Racing Car Builder & Driver
Count Louis Zborowski was born in 1895 in Mayfair, son of a Polish count and racing driver married to an American heiress. His father died in a motor racing accident in France in 1903, and in 1910 his mother purchased the Grade II listed Higham Park near Bridge. She was to live only 3 months longer, leaving the 16 year old Louis alone in the world apart from his £16 million inheritance and 7 acres of Manhattan. By the early 1920s he was building aero-engined cars and racing them with some success. Several of his successful cars acquired the nickname ‘Chitty bang bang’, derived from WWI soldiers’ songs where chitty was the permission to leave camp and bang bang whatever the soldier did with his time off – art galleries, country walks etc (?!). The writer-to-be Ian Fleming as a 12 year old boy saw Zborowski race at Brooklands, and decades later used the name (with an extra chitty added) as the title for a children’s story, popularised in the film that followed in 1968. The Count died in 1924 when his car hit a tree in the Italian Grand Prix at Monza – he was aged only 28. Fleming apparently visited Higham House in the years following the Count’s death, travelling to Dover on the 007 bus.

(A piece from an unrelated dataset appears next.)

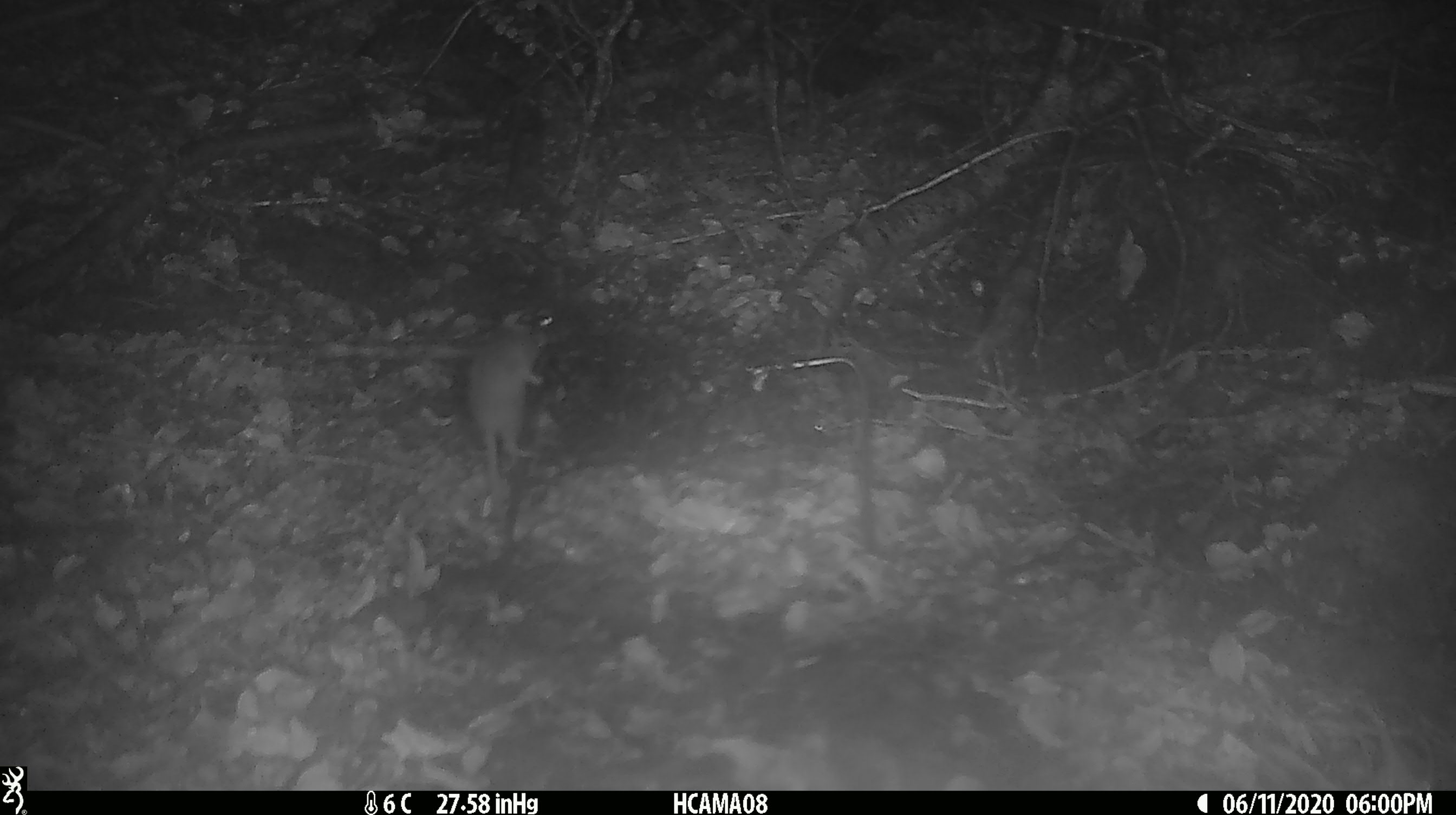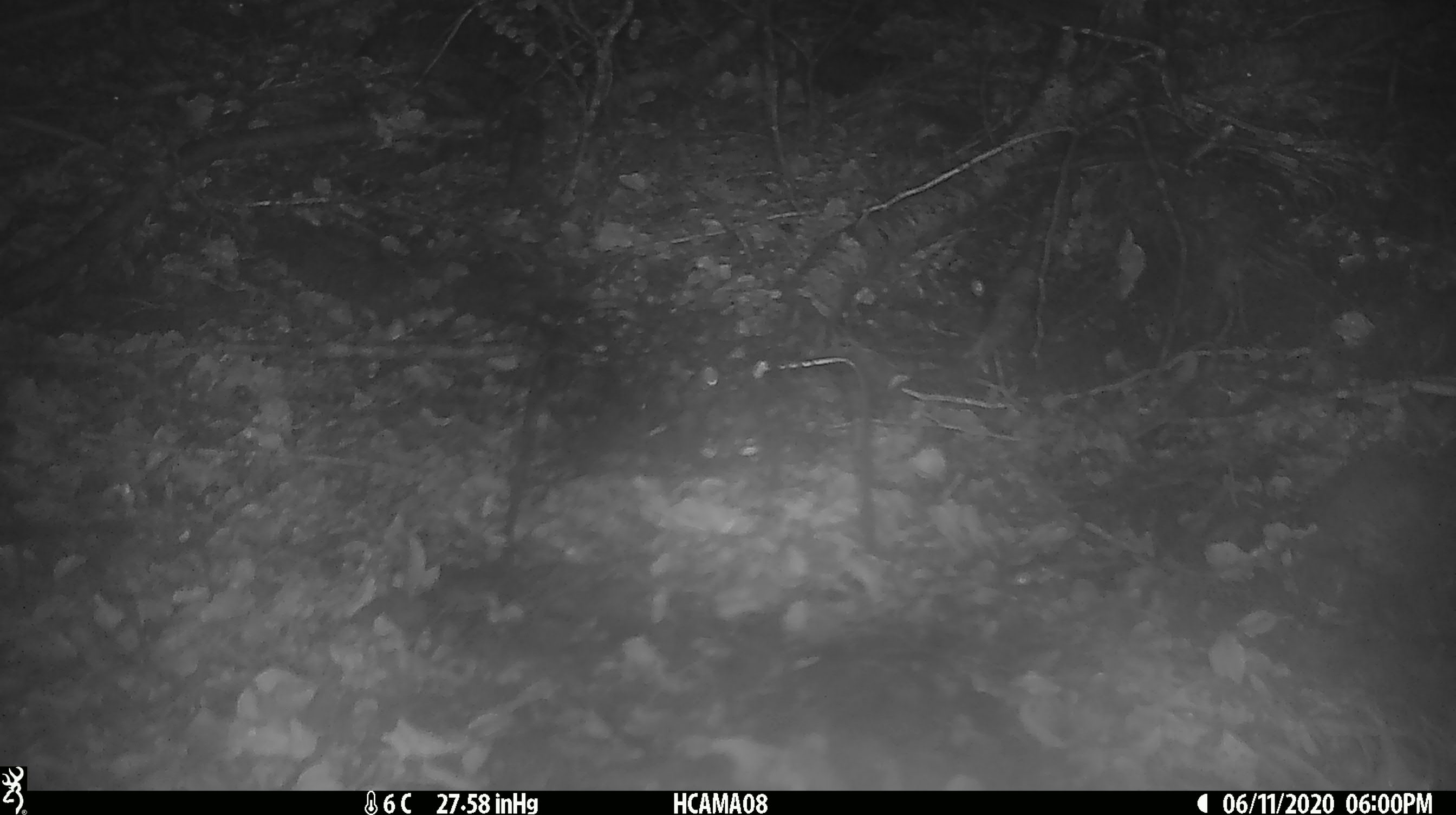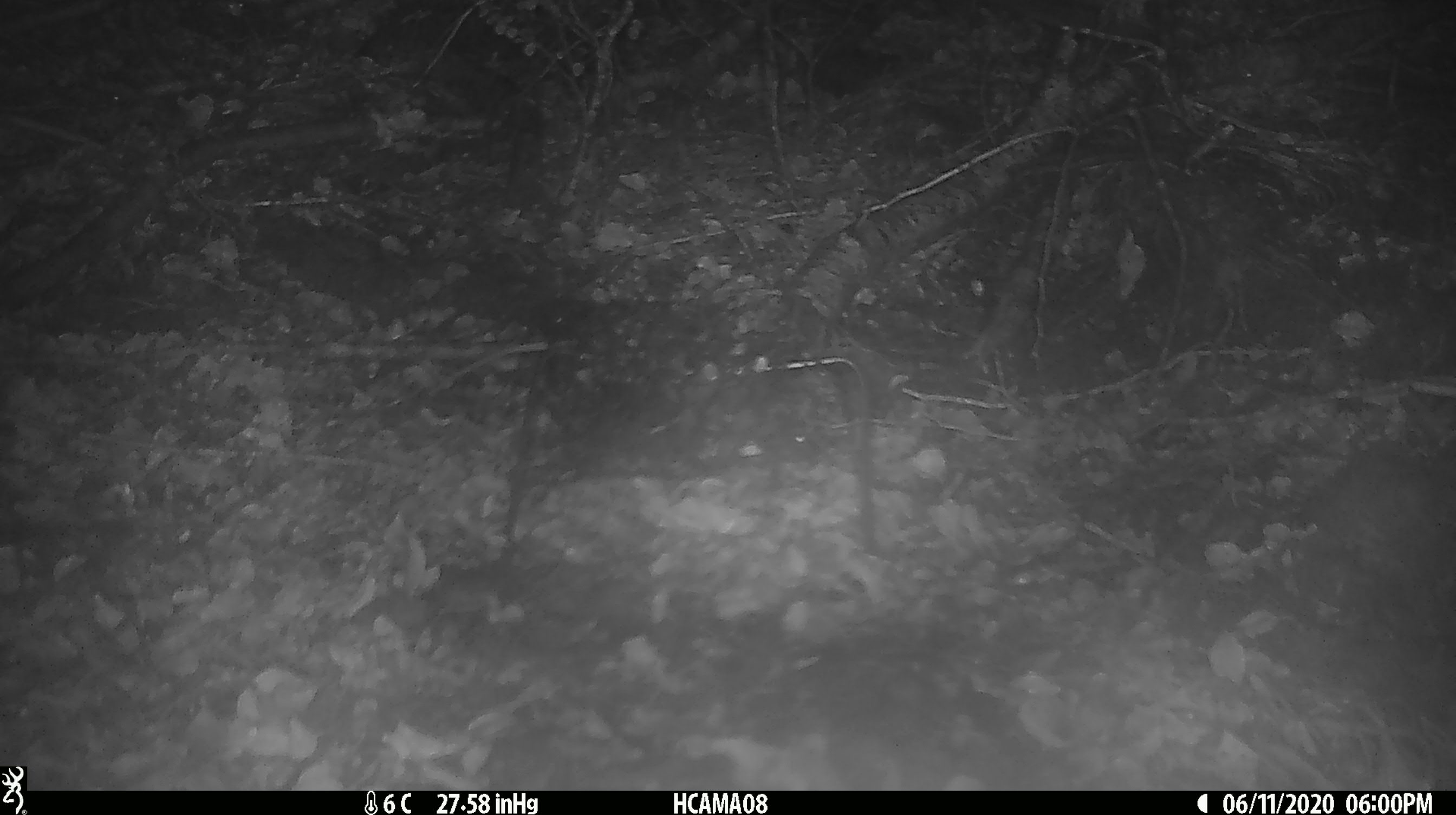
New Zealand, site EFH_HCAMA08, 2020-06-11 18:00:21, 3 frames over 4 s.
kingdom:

The number had a ring he thought he might use in later novels.
The Canterbury link with the Zborowski story is rather tenuous. He used the local firm Bligh Brothers in St Radigund Street for engineering and body building work on his cars. William Bligh had a wheelwright business in Duck Lane in the mid 19th century, and with his sons William and John, and later with brothers Jasper and Henry, expanded the firm during the 1860s and 1870s into coach building, and into the adjacent Radigund Street premises. The firm also opened a showroom in Sun Street. The arrival of Chitty Bang Bang in the 1920s was not welcome to locals – the noise of the aero-engines was unbearable and the cars were banned from entering the city walls. The Bligh’s Radigund Street property is now owned by King’s School.
One of Zborowski’s cars, known as Chitty 4 or Babs, has survived in the Pendine Museum of Speed in South Wales. The car was acquired after Zborowski’s death by the Welsh driver Parry Thomas, who died in 1927 on Pendine sands trying to beat Malcolm Campbell’s land speed record of 146 mls/hour. The car lay buried in the sand until 1969 when it was excavated and restored.